De ira: fuego sin altar
[Escenario: Biblioteca antigua de la Universidad. Afuera, el viento mueve suavemente los árboles. Dentro, entre anaqueles de madera y aroma a pergamino, Máximo y Diego hojean textos de Santo Tomás. Una lámpara cálida ilumina el diálogo.]
Diego (en voz baja):
Maestro… ¿por qué la ira se aferra con tanta fuerza al alma humana? No sólo arde, sino que parece justiciera, como si reclamara un derecho mancillado.
Máximo:
Porque muchas veces se disfraza de justicia. La ira nace como una pasión reactiva frente al mal —real o supuesto—, pero si no es gobernada por la razón, se convierte en un fuego destructor. Santo Tomás enseña que ira est appetitus vindictae —la ira es el apetito de venganza (Suma Teológica II-II, q.158, a.1).
Diego:
¿Entonces no es siempre vicio?
Máximo:
No en su raíz. Cristo mismo se indignó ante el endurecimiento del corazón (Mc 3,5) y echó a los mercaderes del templo (Jn 2,15). Pero su ira era sin pecado, porque nacía del celo por el bien y estaba gobernada por la caridad. La ira se vuelve vicio cuando se convierte en desorden interior, en resentimiento que hiere y consume.
Diego (pensativo):
Entonces… ¿cómo se distingue la ira justa del rencor disfrazado?
Máximo:
Por el fruto. La ira justa busca restaurar el orden con moderación y dominio; la otra deja ruina a su paso, incluso si habla con palabras religiosas. San Agustín decía: El que se enoja contra el hermano, y no por amor, es homicida del corazón (Sermón 306).
Diego:
Pero, ¿y si uno ha sido herido profundamente? ¿Si lo injusto permanece impune?

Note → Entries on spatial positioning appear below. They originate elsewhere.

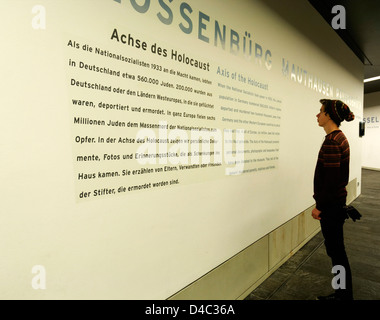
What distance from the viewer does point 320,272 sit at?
8.37 ft

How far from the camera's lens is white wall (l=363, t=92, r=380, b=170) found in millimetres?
9500

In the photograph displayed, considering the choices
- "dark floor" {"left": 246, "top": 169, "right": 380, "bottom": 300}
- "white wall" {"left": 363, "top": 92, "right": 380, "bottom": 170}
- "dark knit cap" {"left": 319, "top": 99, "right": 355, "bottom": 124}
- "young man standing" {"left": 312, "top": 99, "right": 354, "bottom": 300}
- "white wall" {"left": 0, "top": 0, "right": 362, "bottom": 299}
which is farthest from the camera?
"white wall" {"left": 363, "top": 92, "right": 380, "bottom": 170}

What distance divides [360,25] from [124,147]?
4.18 m

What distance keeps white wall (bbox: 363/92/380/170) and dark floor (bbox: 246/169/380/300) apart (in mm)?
7309

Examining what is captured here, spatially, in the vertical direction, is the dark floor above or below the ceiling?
below

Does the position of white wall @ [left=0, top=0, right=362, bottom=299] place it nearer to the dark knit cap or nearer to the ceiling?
the dark knit cap

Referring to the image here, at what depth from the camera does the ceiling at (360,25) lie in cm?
311

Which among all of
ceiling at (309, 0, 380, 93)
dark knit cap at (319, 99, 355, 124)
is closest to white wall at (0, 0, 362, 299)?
dark knit cap at (319, 99, 355, 124)

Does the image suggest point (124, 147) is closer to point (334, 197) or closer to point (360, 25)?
point (334, 197)

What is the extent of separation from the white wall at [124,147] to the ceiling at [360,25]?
1457 millimetres

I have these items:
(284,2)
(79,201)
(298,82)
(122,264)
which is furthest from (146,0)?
(298,82)

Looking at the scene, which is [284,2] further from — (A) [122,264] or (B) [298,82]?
(A) [122,264]

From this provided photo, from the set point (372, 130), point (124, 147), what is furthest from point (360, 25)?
point (372, 130)

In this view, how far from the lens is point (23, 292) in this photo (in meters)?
0.96
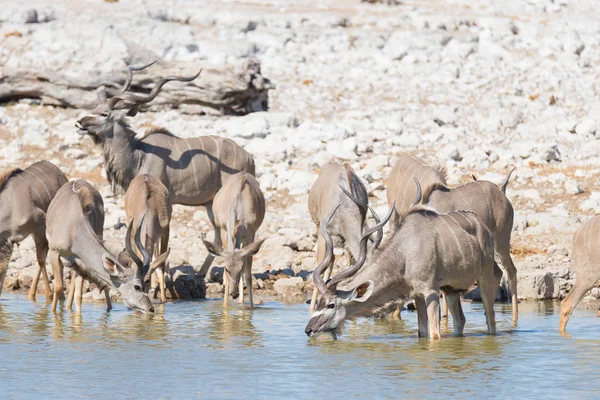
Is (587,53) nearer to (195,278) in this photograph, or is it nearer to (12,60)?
(12,60)

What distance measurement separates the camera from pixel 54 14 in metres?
22.0

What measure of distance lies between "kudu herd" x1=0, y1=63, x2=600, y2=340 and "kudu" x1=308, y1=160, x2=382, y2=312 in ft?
0.04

Máximo (cerrando suavemente un libro):
Ah, ahí está la prueba más dura. “No se ponga el sol sobre vuestro enojo” (Ef 4,26), dice San Pablo. El alma que retiene ira en la noche del corazón se envenena lentamente. El perdón no borra la memoria de la herida, pero impide que ella nos domine.
Diego (bajando la mirada):
A veces siento que mi ira me da fuerza… que sin ella me derrumbaría.
Máximo:
Es natural. Pero hay una fuerza mayor que la ira: la mansedumbre. No es pasividad, sino potencia contenida. El filósofo estoico Epicteto decía que el hombre sabio es el que no permite que las pasiones lo arrastren. Y Cristo, más que sabio, fue manso y humilde de corazón.
Diego (mirando el rostro de Máximo):
¿Y usted ha vencido la ira?
Máximo (tras un silencio):
No del todo. Pero cada vez que he perdonado, he sido libre. Y cada vez que he odiado, he sido esclavo.
Diego:
Entonces… ¿la mansedumbre es libertad?
Máximo (asintiendo):
La verdadera. Porque en ella el alma se somete a la razón iluminada por la caridad. Y sólo quien ama, gobierna verdaderamente su corazón.
Bibliografía y referencias:
Santo Tomás de Aquino, Suma Teológica, II-II, cuestiones 157-158 (sobre la mansedumbre y la ira).
San Agustín, Sermones (especialmente el 306 y el 349).
Epicteto, Discursos, Libro I, cap. 18: “Cómo hay que soportar a los que nos ofenden”.
San Juan Crisóstomo, Homilías sobre el Evangelio de Mateo, XXV.
Catecismo de la Iglesia Católica, nn. 1765–1767; 2302–2303 (sobre la ira como pasión y pecado).
Josef Pieper, Las virtudes fundamentales, capítulo sobre la fortaleza y la templanza.